**À faire**
Dans l'extrait sur les Ouïgours, que veut dire le nom « Xinjiang » ?

━━━ Extrait source ━━━

Parmi les minorités qui inquiètent le régime communiste chinois figurent les Ouïgours musulmans du Xinjiang - région que les militants de la cause ouïgoure préfèrent désigner sous le nom de "Turkestan oriental". Connaisseur des minorités musulmanes en Asie, Michel Gilquin est associé au Centre Jacques Berque de Rabat et collaborateur de l'IRASEC (Institut de Recherche sur l'Asie du Sud-Est Contemporaine), à Bangkok. Après avoir présenté sur Religioscope une synthèse sur les musulmans du Sri Lanka et une analyse de la situation des Rohingyas de Birmanie, il poursuit son tour d'horizon de l'Asie orientale en nous familiarisant avec les enjeux autour du peuple ouïgour.
Le Journal (Maroc) - 23 février 2002 - Déjà, Marco Polo avait remarqué divers signes de l’influence de l’Islam à la cour de Chine. C’est dire l’ancienneté de cette présence dans l’Empire du Milieu: venant par les fameuses routes de la soie à travers l’Asie centrale dès le Xème siècle, le message coranique a essaimé, faisant naître des communautés musulmanes un peu partout. On en trouve ainsi notamment dans le Ningxia, le Shensi, le Kansu et, plus au sud, dans le Yunnan. Ces minoritaires sont communément appelés Hui ou, en français, Dounganes. On aurait tort cependant de les confondre avec un peuple, le peuple ouïgour, qui occupe un vaste territoire bordé du Kazakhstan, de la Kirghizie, du Tadjikistan, de l’Afghanistan et des Cachemires sous contrôles indien et pakistanais, ainsi que de la Mongolie. Ce pays, sur les cartes, est désigné sous le nom de Xinjiang, c’est à dire "nouvelle frontière"; mais ses habitants récusent cette appellation et lui préfèrent le nom de Turkestan oriental. Parlant une langue turcique, les autochtones ouïgours n’ont guère à voir avec les Han, ethnie dominante en Chine. Bien que cette région de Chine bénéficie d’un régime officiel d’autonomie ("région autonome ouïgoure du Xinjiang") censé protéger langue - en alphabet arabe - et coutumes, cette marche du géant asiatique connaît, comme le Tibet voisin, une entreprise systématique de sinisation. Jadis largement majoritaires dans leur pays, les Ouïgours tendent à devenir minoritaires, du fait de la colonisation de peuplement Han: ainsi se trouve légitimé l’emploi abusif du terme de "minorité ethnique"qui leur est appliqué et qui tend à en faire une des composantes parmi les autres musulmans sous l’autorité de Pékin.

━━━ Données fournies ━━━

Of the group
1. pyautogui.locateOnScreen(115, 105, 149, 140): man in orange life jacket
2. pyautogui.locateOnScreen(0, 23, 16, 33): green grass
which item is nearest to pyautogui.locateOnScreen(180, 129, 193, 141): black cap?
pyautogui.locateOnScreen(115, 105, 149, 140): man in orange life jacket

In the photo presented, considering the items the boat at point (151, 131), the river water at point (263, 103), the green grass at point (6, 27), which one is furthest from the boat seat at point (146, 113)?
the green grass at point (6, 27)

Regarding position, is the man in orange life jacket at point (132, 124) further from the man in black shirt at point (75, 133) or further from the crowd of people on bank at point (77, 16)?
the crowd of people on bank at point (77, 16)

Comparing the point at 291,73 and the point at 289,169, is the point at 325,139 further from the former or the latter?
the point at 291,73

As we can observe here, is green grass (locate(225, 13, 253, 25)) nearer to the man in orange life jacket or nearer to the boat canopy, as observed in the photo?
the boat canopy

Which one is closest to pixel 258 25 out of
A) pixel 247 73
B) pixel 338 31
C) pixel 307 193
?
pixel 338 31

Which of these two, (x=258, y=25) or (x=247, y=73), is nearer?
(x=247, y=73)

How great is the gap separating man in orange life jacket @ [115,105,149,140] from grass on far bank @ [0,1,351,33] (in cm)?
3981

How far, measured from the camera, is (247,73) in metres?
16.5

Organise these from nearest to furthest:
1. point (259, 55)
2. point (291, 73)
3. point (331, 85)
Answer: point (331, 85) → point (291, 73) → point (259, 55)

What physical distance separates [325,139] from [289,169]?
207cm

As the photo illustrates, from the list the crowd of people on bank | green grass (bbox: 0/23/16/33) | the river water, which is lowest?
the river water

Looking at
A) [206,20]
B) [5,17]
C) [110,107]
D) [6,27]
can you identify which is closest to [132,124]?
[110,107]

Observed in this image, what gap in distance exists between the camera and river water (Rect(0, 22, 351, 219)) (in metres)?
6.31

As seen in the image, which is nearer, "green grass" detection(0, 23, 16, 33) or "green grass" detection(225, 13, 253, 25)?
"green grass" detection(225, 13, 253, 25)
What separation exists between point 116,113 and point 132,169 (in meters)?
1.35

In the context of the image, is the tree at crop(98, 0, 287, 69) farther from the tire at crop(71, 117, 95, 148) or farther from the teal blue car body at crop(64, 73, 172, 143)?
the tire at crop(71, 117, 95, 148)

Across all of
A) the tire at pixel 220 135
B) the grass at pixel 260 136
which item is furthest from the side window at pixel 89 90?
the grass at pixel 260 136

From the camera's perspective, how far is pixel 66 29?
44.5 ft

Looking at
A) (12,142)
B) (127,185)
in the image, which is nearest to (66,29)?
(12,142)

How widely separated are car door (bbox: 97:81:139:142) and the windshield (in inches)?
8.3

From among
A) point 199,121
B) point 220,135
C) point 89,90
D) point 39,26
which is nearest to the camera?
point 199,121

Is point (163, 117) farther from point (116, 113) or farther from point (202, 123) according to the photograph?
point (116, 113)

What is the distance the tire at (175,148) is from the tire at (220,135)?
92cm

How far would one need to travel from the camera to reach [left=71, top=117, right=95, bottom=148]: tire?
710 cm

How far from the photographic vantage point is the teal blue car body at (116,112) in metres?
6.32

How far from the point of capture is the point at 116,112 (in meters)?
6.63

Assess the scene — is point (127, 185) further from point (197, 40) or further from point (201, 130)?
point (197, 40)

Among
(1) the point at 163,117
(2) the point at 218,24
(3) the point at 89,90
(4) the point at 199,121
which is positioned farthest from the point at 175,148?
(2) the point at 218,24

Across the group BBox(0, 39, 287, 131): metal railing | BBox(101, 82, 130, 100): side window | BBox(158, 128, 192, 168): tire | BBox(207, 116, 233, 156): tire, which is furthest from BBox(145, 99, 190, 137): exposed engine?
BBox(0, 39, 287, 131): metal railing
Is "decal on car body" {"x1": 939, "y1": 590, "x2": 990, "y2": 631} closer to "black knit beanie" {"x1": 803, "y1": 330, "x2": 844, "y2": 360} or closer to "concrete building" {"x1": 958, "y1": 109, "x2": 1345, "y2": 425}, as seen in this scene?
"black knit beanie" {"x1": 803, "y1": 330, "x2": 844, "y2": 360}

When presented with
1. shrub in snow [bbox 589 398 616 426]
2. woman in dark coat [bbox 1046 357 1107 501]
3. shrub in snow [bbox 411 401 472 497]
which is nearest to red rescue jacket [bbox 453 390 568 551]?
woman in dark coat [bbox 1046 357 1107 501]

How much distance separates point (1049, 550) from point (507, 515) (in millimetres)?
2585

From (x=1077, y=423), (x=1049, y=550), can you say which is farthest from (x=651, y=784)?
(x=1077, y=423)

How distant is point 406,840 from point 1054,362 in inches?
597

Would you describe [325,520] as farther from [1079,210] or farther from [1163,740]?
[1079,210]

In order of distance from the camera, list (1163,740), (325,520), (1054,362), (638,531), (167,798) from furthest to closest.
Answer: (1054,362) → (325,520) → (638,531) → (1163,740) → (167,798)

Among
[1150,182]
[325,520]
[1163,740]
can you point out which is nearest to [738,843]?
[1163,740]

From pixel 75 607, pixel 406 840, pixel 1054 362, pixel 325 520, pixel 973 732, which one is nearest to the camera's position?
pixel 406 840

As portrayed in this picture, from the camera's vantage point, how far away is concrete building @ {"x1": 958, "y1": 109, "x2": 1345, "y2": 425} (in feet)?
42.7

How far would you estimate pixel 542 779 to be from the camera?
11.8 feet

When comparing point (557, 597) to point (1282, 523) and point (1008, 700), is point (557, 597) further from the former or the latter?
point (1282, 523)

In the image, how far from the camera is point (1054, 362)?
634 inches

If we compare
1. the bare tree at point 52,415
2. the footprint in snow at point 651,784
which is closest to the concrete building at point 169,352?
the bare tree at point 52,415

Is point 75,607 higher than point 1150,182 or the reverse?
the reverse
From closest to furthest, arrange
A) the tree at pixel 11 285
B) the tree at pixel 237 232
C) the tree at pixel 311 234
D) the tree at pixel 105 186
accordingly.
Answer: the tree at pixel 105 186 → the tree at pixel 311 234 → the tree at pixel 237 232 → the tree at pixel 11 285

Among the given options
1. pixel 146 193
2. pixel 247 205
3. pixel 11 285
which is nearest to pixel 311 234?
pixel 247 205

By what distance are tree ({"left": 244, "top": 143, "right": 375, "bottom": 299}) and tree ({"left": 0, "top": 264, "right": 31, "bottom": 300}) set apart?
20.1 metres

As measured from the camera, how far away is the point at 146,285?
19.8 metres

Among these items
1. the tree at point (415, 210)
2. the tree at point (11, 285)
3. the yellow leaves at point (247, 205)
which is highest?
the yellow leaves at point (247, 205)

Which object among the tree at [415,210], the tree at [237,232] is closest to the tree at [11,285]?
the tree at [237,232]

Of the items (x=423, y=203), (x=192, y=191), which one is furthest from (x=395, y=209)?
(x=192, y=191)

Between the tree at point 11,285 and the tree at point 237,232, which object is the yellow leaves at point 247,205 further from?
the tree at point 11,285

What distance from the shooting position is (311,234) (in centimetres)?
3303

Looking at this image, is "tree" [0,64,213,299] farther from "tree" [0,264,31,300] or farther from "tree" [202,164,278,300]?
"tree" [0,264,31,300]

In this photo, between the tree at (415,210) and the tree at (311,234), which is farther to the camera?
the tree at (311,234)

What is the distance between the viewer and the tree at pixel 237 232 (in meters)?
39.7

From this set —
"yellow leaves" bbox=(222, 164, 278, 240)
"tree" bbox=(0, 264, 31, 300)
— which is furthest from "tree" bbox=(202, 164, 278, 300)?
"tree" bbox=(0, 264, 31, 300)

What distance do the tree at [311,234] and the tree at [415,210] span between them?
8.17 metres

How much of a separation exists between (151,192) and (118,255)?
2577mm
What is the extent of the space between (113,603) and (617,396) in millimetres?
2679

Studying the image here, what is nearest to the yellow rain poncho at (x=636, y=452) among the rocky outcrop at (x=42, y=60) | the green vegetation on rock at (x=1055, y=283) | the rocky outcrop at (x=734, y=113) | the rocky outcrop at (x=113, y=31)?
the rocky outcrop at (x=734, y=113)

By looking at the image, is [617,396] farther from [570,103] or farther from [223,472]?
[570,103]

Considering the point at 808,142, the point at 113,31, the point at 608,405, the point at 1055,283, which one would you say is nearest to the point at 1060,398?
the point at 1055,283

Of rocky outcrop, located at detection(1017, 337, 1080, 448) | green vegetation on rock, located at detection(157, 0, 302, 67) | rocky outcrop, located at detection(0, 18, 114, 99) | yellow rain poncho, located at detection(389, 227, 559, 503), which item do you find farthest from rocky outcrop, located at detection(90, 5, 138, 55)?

━━━

**Réponse rédigée**
Il veut dire « nouvelle frontière ».